= PROBLEM =
Rewrite the lines from the line containing "How far in this" through the end of the material, changing "excavator arm" to "digger arm" and leaving everything else the same.

— Start RECORDS SUPPLIED —

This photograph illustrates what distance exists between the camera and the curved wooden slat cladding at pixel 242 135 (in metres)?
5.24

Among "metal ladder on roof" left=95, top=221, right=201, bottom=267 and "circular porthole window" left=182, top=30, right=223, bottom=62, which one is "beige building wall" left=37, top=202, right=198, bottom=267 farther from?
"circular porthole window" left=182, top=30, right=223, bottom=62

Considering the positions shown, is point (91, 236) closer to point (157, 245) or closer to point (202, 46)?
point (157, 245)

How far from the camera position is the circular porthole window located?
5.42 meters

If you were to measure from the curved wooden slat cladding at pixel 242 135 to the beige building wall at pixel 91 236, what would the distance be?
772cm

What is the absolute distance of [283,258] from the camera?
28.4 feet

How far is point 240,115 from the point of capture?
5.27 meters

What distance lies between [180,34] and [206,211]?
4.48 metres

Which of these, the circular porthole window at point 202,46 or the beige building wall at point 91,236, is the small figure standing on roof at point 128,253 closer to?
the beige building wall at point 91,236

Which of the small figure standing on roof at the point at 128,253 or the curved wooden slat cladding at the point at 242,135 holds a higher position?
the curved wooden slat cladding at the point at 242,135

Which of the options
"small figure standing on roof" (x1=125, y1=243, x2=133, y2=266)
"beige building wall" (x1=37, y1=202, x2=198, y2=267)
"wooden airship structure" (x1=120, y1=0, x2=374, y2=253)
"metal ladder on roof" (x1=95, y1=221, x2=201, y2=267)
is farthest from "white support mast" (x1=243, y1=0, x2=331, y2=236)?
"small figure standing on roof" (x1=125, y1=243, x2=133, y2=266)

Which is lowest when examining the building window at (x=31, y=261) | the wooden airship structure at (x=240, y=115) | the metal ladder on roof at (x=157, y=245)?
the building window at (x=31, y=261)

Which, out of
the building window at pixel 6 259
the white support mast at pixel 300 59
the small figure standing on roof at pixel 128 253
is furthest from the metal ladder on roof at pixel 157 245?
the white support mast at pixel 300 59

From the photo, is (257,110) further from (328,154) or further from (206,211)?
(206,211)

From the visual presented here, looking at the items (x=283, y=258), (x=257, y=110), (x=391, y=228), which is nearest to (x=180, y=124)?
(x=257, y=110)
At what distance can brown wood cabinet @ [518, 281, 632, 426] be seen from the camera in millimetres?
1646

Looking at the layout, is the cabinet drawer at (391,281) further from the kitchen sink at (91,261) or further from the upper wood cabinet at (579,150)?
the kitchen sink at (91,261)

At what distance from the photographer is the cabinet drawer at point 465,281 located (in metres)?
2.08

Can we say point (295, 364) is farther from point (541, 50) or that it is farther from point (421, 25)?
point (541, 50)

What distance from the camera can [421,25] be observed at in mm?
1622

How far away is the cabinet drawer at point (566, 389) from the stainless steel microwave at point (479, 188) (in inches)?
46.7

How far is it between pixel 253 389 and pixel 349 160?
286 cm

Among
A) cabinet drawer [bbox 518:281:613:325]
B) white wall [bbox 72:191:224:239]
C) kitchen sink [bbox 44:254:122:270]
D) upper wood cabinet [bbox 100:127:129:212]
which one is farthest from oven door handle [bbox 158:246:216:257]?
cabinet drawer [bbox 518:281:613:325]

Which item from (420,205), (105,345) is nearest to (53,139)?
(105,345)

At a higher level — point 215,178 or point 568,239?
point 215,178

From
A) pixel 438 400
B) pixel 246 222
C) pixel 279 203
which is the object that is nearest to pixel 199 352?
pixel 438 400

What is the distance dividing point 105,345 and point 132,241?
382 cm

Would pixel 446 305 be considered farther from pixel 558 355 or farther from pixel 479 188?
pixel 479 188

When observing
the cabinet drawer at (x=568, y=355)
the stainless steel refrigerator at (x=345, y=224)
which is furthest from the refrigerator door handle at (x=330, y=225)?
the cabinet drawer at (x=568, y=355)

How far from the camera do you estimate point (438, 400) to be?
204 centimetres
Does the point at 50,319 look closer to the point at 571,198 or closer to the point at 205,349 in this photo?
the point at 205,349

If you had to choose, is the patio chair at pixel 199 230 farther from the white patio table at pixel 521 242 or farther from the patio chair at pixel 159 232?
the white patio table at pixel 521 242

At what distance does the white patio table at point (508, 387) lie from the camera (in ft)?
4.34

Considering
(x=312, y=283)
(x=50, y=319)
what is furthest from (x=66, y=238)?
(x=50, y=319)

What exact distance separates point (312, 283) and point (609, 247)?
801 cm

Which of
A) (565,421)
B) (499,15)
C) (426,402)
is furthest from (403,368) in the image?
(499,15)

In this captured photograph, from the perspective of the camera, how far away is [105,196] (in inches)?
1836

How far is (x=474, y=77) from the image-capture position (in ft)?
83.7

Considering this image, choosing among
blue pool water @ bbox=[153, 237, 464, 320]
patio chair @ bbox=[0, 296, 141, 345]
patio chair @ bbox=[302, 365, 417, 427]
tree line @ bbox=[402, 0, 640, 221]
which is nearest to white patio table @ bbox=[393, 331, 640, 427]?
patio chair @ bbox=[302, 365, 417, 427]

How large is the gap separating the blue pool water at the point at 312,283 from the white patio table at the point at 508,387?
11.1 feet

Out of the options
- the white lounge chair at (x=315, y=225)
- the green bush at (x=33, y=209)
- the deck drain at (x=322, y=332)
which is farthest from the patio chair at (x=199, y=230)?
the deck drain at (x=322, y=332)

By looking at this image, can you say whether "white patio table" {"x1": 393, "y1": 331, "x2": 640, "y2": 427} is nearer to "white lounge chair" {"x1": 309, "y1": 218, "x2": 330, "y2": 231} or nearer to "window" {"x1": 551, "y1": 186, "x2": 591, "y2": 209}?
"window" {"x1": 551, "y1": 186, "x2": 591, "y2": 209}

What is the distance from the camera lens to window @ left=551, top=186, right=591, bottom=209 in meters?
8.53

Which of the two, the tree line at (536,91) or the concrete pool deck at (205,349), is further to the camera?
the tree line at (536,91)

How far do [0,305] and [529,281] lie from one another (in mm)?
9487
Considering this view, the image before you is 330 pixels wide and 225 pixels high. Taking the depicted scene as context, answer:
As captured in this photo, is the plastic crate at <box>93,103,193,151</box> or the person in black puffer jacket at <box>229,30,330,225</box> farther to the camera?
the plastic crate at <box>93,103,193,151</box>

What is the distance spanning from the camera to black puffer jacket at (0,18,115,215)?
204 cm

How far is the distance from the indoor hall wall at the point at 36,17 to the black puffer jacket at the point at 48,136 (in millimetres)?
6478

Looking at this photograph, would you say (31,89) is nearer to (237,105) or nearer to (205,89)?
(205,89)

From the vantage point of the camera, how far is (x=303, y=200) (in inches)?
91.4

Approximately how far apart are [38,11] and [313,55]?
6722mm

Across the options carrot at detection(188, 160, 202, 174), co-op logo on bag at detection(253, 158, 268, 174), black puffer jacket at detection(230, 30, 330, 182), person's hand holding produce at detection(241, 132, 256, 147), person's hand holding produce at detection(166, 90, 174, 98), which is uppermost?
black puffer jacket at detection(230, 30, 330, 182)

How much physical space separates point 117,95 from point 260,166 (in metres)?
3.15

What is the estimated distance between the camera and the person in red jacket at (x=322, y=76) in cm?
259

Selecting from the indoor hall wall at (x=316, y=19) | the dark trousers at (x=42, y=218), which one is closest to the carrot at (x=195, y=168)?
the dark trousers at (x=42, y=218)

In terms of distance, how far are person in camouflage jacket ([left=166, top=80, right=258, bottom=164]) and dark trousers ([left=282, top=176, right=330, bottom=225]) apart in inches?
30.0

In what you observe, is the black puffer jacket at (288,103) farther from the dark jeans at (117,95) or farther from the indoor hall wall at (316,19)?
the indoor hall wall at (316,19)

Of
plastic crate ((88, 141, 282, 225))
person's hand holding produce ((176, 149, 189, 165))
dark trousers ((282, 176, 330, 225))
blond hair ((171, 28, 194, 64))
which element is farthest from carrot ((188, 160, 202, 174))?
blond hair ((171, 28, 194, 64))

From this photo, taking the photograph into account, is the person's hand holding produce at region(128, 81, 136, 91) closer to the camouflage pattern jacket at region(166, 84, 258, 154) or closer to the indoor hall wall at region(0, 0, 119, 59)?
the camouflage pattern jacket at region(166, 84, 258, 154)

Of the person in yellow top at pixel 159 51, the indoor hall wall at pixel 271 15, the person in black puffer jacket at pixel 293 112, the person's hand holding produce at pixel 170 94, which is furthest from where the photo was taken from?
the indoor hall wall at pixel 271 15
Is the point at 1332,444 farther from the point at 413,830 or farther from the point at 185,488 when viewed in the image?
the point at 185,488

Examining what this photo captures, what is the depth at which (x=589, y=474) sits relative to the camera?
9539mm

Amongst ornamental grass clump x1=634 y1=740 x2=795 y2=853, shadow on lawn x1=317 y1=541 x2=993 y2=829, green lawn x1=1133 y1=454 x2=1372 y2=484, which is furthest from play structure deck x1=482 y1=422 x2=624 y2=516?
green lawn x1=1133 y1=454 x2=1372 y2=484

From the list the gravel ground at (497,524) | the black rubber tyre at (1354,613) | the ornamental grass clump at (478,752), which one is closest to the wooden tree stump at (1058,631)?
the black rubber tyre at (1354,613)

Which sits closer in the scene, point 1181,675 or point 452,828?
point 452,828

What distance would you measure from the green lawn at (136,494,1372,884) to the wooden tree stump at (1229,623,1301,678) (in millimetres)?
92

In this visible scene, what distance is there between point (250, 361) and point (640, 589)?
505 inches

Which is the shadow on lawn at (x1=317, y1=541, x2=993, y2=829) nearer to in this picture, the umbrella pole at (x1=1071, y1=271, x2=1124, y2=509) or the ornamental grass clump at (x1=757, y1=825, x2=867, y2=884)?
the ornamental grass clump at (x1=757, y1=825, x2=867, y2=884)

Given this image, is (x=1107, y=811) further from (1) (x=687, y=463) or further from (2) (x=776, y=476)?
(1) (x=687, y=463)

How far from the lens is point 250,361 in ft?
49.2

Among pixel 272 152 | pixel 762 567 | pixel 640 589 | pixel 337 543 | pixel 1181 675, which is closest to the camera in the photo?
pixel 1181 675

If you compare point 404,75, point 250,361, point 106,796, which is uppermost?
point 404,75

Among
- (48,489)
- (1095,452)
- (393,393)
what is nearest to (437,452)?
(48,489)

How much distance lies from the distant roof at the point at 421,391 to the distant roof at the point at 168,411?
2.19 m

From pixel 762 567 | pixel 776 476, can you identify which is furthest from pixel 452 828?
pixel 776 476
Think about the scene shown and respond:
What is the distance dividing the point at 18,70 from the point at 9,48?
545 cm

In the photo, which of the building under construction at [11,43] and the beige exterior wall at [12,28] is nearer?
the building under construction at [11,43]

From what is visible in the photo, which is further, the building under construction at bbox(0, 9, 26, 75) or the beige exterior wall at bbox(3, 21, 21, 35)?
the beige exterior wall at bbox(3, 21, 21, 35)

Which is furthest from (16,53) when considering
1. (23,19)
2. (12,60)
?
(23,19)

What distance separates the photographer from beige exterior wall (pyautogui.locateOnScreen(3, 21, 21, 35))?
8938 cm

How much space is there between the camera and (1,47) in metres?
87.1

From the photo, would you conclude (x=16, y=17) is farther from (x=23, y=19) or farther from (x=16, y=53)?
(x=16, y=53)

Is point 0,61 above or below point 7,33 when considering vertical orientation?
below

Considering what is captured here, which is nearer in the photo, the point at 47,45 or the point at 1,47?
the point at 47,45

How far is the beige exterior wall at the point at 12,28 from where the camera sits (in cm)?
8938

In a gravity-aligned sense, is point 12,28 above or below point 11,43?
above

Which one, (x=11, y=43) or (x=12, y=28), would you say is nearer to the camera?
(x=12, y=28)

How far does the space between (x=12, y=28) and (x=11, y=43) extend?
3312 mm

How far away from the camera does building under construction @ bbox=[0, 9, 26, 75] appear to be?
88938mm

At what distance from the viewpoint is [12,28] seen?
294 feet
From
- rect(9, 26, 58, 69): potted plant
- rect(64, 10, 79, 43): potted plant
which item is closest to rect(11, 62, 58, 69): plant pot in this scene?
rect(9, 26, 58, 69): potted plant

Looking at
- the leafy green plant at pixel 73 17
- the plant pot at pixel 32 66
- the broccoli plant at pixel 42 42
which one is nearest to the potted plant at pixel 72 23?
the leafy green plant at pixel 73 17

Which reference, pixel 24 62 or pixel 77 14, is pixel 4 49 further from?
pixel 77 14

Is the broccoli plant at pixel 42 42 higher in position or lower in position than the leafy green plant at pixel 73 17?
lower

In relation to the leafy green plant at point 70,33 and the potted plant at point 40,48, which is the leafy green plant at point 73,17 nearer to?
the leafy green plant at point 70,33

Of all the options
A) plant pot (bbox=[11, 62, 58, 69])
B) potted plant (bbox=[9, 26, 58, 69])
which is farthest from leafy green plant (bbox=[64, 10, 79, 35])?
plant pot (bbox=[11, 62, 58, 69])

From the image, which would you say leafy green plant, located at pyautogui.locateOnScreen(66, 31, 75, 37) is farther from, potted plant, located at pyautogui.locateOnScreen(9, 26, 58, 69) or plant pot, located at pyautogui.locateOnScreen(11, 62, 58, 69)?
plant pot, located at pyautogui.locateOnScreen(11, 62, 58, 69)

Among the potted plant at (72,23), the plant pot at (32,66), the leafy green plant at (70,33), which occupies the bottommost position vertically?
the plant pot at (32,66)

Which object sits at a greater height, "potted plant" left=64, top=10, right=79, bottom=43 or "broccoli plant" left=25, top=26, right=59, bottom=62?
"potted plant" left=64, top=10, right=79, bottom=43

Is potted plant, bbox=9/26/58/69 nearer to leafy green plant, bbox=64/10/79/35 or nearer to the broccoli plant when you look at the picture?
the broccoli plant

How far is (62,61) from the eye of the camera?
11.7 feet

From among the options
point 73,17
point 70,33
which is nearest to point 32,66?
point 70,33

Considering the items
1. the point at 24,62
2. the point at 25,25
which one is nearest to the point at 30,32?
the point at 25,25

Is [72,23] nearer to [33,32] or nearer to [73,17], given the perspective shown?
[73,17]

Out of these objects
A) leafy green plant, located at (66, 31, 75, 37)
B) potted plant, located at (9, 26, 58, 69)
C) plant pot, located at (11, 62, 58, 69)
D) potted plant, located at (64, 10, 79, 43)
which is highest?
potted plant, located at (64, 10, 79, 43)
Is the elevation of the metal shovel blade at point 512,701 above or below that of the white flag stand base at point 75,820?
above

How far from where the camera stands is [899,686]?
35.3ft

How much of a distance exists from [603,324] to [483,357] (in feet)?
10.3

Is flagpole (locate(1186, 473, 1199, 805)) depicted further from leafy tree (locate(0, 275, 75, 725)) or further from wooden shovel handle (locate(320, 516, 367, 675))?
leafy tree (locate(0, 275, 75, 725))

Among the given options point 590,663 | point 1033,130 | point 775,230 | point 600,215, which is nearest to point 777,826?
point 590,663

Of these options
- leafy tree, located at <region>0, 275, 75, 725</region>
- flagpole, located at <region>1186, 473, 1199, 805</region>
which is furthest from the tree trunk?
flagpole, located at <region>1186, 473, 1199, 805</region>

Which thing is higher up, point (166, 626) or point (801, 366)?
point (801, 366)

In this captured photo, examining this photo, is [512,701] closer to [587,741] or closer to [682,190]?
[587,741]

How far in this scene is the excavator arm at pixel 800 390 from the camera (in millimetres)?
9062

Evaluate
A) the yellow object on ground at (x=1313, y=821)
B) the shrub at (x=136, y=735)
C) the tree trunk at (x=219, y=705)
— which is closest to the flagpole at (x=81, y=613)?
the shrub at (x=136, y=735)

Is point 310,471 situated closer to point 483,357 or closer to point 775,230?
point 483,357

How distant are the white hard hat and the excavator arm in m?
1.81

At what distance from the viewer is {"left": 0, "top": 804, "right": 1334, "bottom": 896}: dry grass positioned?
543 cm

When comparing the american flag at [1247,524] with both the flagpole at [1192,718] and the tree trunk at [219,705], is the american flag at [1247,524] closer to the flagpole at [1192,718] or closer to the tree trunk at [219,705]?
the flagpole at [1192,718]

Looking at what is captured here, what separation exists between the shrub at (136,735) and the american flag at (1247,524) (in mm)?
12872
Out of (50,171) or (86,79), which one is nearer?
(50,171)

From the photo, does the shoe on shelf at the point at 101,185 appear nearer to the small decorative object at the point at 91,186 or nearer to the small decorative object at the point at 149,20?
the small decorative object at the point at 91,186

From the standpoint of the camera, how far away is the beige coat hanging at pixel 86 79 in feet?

— End RECORDS SUPPLIED —

= SOLUTION BELOW =
How far in this scene is the digger arm at pixel 800 390 from the camera (in millimetres)?
9062

Evaluate
A) the yellow object on ground at (x=1313, y=821)
B) the shrub at (x=136, y=735)
C) the tree trunk at (x=219, y=705)
— which is closest to the flagpole at (x=81, y=613)?
the shrub at (x=136, y=735)

Is point 310,471 situated closer to point 483,357 or closer to point 775,230?
point 483,357

How distant are the white hard hat and the digger arm in m?
1.81

At what distance from the viewer is {"left": 0, "top": 804, "right": 1334, "bottom": 896}: dry grass positioned?
543 cm

When comparing the american flag at [1247,524] with both the flagpole at [1192,718] and the tree trunk at [219,705], is the american flag at [1247,524] closer to the flagpole at [1192,718] or closer to the tree trunk at [219,705]?
the flagpole at [1192,718]

Looking at what is captured here, what separation exists between the shrub at (136,735) and the american flag at (1247,524) (in mm)?
12872
Out of (50,171) or (86,79), which one is nearer?
(50,171)

From the photo, does the shoe on shelf at the point at 101,185 appear nearer to the small decorative object at the point at 91,186 or nearer to the small decorative object at the point at 149,20?
the small decorative object at the point at 91,186

From the standpoint of the camera, how far away is the beige coat hanging at pixel 86 79 in feet?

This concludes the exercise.